## INSTRUCTIONS TO FOLLOW
Write out again, word for word, everything in the records from the line containing "Observing this photo, sort" down to the line containing "5. the side mirror at (546,165)", including both of those lines.

## EXERCISE MATERIAL
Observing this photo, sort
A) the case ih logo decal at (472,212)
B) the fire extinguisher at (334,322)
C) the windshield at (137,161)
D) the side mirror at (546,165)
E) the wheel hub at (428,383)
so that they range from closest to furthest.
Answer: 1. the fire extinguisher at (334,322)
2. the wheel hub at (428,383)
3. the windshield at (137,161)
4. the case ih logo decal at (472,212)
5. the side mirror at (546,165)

==

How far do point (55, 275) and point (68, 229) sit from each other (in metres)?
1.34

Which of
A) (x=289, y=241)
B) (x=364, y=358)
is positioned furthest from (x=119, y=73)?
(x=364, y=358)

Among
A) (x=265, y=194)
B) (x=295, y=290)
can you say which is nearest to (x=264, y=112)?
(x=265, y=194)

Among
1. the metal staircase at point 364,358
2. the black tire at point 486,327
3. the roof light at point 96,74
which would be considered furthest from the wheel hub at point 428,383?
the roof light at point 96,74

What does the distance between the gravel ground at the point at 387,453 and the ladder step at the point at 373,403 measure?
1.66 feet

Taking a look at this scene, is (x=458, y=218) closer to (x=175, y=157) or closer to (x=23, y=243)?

## RESPONSE
Observing this photo, sort
A) the case ih logo decal at (472,212)
B) the fire extinguisher at (334,322)
C) the windshield at (137,161)
D) the side mirror at (546,165)
E) the wheel hub at (428,383)
so that they range from closest to furthest.
Answer: 1. the fire extinguisher at (334,322)
2. the wheel hub at (428,383)
3. the windshield at (137,161)
4. the case ih logo decal at (472,212)
5. the side mirror at (546,165)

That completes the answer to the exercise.